Task instructions:
Quote each line exactly, from the line that contains "What is the distance of" down to the last line of the listing, and no other lines.

----

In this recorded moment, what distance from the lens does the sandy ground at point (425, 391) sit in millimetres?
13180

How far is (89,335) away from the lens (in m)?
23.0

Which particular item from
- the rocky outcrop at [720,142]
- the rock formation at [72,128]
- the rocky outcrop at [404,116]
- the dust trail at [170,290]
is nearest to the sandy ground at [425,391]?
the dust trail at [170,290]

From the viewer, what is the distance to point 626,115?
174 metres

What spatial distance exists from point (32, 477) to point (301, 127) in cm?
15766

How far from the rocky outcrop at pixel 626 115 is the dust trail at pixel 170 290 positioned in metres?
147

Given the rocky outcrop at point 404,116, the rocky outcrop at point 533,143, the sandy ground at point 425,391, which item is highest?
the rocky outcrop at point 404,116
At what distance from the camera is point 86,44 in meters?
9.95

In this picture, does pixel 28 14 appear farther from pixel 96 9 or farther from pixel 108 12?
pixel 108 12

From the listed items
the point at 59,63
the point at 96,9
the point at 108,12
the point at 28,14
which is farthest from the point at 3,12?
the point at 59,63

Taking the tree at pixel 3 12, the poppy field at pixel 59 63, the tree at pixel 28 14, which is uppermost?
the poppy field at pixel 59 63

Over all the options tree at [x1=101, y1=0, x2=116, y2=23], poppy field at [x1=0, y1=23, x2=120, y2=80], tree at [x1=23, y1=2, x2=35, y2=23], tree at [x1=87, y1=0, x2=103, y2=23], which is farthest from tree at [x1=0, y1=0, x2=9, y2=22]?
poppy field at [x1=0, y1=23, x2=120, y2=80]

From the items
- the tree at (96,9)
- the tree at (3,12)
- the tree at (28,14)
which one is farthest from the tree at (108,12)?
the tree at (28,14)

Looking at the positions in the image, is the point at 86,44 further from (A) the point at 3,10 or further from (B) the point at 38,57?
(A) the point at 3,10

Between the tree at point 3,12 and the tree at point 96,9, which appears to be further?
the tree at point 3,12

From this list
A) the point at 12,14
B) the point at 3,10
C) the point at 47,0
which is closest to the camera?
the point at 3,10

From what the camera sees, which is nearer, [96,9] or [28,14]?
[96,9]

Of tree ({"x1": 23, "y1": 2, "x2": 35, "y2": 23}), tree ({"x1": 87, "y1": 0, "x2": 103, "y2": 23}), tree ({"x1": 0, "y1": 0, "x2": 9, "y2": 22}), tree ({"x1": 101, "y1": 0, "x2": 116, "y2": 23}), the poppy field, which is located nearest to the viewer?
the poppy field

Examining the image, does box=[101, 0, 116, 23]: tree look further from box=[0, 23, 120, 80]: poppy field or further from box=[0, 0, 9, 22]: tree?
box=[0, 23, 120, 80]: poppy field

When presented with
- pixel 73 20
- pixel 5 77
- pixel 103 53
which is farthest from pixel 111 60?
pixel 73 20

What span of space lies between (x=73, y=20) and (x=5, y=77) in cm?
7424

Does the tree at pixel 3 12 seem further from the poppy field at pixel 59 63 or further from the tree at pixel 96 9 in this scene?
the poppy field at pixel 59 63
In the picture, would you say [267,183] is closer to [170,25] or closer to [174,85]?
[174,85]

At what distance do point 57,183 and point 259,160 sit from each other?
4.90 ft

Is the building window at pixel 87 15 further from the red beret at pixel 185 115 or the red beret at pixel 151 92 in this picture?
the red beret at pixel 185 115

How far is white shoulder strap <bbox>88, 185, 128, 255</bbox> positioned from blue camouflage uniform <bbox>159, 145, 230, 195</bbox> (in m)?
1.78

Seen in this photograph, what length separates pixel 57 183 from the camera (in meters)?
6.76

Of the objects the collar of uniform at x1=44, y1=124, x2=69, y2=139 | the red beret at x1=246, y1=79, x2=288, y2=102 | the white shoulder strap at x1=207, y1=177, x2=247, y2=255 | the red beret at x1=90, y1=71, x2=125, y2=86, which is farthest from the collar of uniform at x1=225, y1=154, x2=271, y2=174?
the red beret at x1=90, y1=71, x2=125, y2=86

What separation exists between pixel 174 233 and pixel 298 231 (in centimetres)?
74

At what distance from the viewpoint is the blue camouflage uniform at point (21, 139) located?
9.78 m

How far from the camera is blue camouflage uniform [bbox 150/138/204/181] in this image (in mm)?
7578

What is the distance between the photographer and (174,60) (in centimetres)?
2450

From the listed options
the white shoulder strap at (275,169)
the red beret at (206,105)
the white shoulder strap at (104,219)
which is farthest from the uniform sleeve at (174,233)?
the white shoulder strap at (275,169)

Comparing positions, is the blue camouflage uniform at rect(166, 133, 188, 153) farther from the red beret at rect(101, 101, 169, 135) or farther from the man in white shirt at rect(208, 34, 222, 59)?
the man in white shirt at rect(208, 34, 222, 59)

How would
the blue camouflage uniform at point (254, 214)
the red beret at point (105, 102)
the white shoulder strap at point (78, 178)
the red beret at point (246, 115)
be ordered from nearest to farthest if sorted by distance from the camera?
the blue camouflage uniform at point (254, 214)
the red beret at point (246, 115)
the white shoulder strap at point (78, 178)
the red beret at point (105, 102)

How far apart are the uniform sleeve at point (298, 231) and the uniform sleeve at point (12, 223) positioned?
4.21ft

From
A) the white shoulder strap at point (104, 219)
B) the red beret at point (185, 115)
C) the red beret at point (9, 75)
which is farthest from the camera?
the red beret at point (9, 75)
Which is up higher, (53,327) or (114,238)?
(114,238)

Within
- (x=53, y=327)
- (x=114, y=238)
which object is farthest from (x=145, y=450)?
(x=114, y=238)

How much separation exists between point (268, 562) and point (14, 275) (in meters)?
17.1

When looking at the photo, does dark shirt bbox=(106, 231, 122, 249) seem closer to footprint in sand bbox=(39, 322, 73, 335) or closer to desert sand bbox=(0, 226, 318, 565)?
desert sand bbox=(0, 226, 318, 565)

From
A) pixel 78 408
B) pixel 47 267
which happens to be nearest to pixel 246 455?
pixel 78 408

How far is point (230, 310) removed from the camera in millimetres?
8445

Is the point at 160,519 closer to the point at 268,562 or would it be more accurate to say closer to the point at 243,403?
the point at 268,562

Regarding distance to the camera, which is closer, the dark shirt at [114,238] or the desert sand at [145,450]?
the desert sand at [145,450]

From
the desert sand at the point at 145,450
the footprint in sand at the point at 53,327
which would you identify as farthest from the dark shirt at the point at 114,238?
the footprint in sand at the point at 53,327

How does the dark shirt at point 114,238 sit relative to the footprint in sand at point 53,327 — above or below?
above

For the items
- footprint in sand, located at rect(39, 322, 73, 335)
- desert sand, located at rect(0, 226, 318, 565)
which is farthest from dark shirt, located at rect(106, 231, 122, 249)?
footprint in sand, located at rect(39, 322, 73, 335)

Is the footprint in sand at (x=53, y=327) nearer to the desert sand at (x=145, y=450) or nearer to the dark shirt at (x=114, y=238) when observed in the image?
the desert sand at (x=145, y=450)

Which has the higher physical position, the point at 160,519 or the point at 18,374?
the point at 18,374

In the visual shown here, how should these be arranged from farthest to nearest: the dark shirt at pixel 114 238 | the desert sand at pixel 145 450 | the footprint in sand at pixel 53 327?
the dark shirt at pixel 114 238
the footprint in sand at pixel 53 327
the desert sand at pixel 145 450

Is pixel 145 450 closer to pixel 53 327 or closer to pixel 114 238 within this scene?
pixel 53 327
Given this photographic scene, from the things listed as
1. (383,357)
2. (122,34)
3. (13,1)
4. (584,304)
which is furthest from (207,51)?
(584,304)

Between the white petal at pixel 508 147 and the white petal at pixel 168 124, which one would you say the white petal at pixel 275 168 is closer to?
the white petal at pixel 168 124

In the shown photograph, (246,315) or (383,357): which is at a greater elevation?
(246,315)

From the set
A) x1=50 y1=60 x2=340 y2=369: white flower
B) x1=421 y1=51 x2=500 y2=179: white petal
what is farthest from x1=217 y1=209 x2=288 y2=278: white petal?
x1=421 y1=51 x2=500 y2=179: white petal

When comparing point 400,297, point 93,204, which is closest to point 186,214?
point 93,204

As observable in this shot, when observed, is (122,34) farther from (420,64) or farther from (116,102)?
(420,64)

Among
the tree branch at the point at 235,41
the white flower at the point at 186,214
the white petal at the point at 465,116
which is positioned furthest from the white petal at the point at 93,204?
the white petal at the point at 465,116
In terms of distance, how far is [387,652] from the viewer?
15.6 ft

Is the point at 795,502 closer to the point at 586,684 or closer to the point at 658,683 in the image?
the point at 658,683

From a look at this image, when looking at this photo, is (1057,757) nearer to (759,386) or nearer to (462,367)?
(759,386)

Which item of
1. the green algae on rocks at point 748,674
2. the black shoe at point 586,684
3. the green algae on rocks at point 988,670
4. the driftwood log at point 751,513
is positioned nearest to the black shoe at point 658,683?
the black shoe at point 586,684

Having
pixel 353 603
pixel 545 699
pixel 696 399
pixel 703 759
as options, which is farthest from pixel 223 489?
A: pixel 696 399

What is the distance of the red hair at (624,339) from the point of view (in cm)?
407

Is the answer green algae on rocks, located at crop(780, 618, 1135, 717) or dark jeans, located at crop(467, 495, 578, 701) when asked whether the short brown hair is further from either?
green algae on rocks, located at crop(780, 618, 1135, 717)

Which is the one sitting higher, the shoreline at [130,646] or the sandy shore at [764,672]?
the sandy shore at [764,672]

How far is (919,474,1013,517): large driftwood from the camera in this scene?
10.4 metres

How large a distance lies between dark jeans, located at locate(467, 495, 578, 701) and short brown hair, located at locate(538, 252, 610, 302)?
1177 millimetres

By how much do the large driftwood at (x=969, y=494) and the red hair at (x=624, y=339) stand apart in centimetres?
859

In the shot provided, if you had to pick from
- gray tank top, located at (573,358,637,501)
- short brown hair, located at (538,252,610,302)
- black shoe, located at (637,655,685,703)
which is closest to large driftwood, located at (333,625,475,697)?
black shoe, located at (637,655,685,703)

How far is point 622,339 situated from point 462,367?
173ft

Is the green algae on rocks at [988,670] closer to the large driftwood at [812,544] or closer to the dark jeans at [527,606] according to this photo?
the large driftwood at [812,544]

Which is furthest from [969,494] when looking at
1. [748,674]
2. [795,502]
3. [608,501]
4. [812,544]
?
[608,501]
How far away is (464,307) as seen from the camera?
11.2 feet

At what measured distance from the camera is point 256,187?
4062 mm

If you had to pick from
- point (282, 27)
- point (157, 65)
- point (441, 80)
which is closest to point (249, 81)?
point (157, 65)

----

Answer to this problem:
What is the distance of the red hair at (624,339) from the point of view (in cm)?
407

Is the answer green algae on rocks, located at crop(780, 618, 1135, 717) or dark jeans, located at crop(467, 495, 578, 701) when asked whether the short brown hair is further from either?
green algae on rocks, located at crop(780, 618, 1135, 717)

Which is the one sitting higher, the shoreline at [130,646] or the sandy shore at [764,672]?
the sandy shore at [764,672]

How far is (919,474,1013,517): large driftwood from the camera in this scene?
10.4 metres

How large a distance lies between dark jeans, located at locate(467, 495, 578, 701) and short brown hair, located at locate(538, 252, 610, 302)?
1177 millimetres

By how much do the large driftwood at (x=969, y=494) and the red hair at (x=624, y=339) stand apart in centimetres?
859

In the shot provided, if you had to pick from
- gray tank top, located at (573,358,637,501)
- short brown hair, located at (538,252,610,302)
- black shoe, located at (637,655,685,703)
which is closest to large driftwood, located at (333,625,475,697)?
black shoe, located at (637,655,685,703)

How far is point 622,339 situated from point 462,367?
173ft

Is the green algae on rocks at [988,670] closer to the large driftwood at [812,544] or closer to the dark jeans at [527,606] according to this photo?
the large driftwood at [812,544]

Which is furthest from [969,494] when looking at
1. [748,674]
2. [795,502]
3. [608,501]
4. [812,544]
?
[608,501]
How far away is (464,307) as seen from the camera?
11.2 feet

At what measured distance from the camera is point 256,187?
4062 mm

If you had to pick from
- point (282, 27)
- point (157, 65)
- point (441, 80)
which is closest to point (249, 81)?
point (157, 65)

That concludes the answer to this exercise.